Разве не на энергетике своих национальных ценностей — не на патернализме, клановости, бережливости, пожизненном найме на работу, преданности старшим и семье — японцы изжили свой комплекс поражения в мировой войне, трагедию атомной бомбардировки? И добились того, что их бывшие победители — американцы, сегодня чуть ли не каждый год остаются им должны сотни миллиардов долларов. То же самое сделали и южные корейцы, удачно совместив экономическую революцию с идеологическим строительством.
Почему за десять лет у нас не было даже попыток поработать на идеологической ниве русской ментальности, понять, как реально можно использовать ее особенности в эпоху глобальной модернизации? Понятно, что неплодотворна старая смысловая оппозиция западников и славянофилов: Россия либо плохой Запад, либо особый Восток. Но ведь нет и попыток использовать неистраченные ресурсы и старых добрых мифологем: например, убежденности, что мы очень талантливы, образованы (среднее образование лучшее в мире), эмоционально отзывчивы, религиозно терпимы...

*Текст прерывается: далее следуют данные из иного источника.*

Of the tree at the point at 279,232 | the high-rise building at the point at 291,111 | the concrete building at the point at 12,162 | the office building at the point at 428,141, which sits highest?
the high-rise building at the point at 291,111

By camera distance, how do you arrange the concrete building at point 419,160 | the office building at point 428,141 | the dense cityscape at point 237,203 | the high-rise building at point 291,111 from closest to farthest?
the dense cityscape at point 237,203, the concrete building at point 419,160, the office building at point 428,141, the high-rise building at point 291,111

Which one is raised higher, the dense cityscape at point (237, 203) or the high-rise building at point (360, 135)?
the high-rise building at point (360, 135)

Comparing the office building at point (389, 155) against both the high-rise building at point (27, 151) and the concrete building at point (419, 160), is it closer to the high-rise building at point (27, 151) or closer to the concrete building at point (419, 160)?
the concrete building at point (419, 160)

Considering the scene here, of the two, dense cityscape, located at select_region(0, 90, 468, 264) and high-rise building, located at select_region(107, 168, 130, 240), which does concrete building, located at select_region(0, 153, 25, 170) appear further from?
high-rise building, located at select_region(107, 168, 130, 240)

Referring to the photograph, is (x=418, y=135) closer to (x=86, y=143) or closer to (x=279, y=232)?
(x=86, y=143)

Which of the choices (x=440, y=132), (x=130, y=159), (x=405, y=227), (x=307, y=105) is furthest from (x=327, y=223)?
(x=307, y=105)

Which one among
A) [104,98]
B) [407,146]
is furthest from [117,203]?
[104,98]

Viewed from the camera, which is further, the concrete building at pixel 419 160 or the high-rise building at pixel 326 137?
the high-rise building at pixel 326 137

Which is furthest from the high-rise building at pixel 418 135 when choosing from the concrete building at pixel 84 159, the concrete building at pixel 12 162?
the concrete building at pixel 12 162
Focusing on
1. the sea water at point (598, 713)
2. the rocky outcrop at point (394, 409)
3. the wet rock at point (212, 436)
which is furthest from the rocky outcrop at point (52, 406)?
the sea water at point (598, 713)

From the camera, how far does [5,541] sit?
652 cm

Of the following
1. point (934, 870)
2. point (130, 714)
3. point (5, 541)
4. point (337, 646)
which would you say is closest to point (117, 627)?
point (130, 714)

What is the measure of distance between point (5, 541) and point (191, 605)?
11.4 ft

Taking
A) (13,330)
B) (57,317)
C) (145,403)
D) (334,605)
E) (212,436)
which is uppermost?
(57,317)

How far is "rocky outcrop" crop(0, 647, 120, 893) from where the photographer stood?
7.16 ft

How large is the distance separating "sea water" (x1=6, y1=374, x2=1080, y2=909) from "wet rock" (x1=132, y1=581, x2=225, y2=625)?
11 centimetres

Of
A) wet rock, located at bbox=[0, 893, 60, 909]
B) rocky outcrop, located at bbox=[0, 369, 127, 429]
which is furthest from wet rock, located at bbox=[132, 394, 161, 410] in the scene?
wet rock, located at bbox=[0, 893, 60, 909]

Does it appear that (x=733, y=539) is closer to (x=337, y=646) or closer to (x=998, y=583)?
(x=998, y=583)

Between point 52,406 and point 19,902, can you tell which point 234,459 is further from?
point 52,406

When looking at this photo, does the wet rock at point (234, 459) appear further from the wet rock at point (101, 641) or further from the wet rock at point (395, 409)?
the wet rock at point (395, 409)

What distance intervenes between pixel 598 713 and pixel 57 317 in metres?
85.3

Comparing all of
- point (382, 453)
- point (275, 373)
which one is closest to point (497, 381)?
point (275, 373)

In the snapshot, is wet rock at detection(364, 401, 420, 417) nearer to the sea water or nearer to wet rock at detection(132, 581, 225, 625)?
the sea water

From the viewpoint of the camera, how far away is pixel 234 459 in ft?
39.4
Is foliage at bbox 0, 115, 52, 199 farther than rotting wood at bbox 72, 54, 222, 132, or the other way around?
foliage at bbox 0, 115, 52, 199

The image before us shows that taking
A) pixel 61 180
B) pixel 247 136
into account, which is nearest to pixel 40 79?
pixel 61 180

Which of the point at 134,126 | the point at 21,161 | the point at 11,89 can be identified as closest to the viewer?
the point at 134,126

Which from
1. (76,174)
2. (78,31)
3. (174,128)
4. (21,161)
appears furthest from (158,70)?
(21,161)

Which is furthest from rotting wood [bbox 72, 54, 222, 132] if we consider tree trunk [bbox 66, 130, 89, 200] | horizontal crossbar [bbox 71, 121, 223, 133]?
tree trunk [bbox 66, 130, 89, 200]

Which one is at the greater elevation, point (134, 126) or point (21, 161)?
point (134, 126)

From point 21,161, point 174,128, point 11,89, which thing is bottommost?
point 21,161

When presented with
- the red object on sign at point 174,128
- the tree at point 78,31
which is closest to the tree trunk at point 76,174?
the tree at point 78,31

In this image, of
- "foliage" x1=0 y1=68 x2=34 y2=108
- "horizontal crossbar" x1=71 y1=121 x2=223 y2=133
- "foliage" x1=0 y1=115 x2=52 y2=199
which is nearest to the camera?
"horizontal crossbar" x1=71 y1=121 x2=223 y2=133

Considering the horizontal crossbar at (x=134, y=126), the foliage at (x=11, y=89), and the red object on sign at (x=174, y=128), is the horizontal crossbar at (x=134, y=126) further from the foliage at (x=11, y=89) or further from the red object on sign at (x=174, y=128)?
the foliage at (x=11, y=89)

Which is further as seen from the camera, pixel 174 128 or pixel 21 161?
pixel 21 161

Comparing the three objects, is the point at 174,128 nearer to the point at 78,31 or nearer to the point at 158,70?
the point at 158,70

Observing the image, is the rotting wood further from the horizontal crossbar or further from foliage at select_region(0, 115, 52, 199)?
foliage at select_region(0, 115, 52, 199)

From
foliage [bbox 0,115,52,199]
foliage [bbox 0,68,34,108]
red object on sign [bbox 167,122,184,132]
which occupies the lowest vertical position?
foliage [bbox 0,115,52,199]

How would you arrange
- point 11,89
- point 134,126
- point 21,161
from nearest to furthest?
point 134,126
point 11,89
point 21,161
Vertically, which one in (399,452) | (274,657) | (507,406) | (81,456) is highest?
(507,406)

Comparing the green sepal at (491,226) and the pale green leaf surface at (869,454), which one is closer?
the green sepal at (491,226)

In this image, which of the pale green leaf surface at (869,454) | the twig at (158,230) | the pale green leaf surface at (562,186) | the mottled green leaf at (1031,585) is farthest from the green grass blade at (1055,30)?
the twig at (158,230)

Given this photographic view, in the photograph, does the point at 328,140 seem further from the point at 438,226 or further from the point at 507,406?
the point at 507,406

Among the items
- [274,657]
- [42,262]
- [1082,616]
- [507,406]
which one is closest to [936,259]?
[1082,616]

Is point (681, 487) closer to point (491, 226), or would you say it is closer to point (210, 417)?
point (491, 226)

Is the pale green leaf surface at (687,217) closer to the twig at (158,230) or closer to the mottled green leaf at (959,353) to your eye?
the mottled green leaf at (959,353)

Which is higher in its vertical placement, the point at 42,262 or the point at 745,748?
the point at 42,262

Вроде бы и сами рыночники понимают — в стране слов нельзя работать со старыми понятиями, такими, как эксплуатапия, капитализм, стабильность. Пора искать новые. Но язык ограничивается лишь рудиментами молодежного стеба или бандитского сленга — «кинули», «подставили», «отмыли». Почему вообще отсутствует новояз, работающий на идеологию модернизации?
Уверен, что все сие не чей-то злой умысел, не заговор ЦРУ и не стечение фатальных обстоятельств. Есть, видимо, некие чрезвычайно важные социокультурные причины, вследствие которых никто (!) не дает социальный заказ на массовые позитивные мифы. При этом все мы знаем: без таких мифов у реформируемой системы нет вообще никаких шансов.
Что сей сон значит?
Моя гипотеза заключается в том, что сложившейся в минувшие годы системе экономической жизни оптимистичная рыночная (как либеральная, так и консервативная) идеология не нужна и даже противопоказана.
Признаемся, до сих пор новый российский уклад остается достаточно противоречивым, смутным и, я бы даже сказал, фантомным. Он — как бермудский треугольник: все знают, что это очень опасное место и попросту избегают его изучения и анализа.
В массовой литературе бермудский треугольник современного отечественного экономического устройства описывается понятиями «криминальная или теневая экономика». И использованием этих, по сути, оценочно-публицистических определений все и заканчивается. В специальных изданиях ее функциональные законы и механизмы практически не исследуются. Я имею в виду не отдельные скандальные случаи, кто, сколько и где украл (эти сведения все обожают обнародовать), а именно так называемую с социалистических времен теневую экономику как Систему.
Зазеркалье нашей теневой экономики указывает не столько на уголовно-наказуемую криминальную, но и на любую другую — неофициальную, существующую как бы на грани закона, рядом с законом хозяйственную жизнь. Имеется очень много скрытых форм этих связей и отношений. Они так разнообразны и в каждом случае столь творчески по своей природе, что у отечественной науки, по-видимому, не хватило адекватных методов их изучения. Поэтому обращаю внимание, что они никогда досконально не изучались: ни двадцать лет назад, ни сейчас. Нам известен только один случай — выполненное Л. Невлером в шестидесятые годы исследование латентной экономики{* Спустя двадцать лет фрагменты этого исследования были опубликованы в журнале «Знание — сила», 1988, № 9.}.
Для себя я придумал другой рабочий термин, позволяющий, на мой взгляд, фиксировать целостность и универсальность этой системы — не только как экономической,— Плутовская экономика. Сегодня, думаю, всем очевидно, что различать как нечто отдельное экономику, культуру, мораль, повседневную жизнь большой этнокультурной общности — бессмысленно. Способ хозяйствования, мировоззрение населения, стереотипы досуговой и прочей активности — все это представляет некую протоплазму целостной деятельности с очень сложными каузальными связями и зависимостями. Экономика Германии стала мощной не только благодаря принятым бундестагом хорошим законам, но и, в частности, потому, что немцы в час ночи будут дисциплинированно стоять у светофора и под страхом смерти не перейдут абсолютно пустую улицу на красный свет.
Русские люди также обладают своими уникальными качествами. И, конечно же,— на это много раз обращал внимание Федор Михайлович Достоевский — на немцев не похожи. Зато они, к примеру, знают, куда надо идти, когда тебя посылают: «пойди туда, не знаю куда, и принеси то, не знаю, что». Не только идут в то место, но и с добычей возвращаются.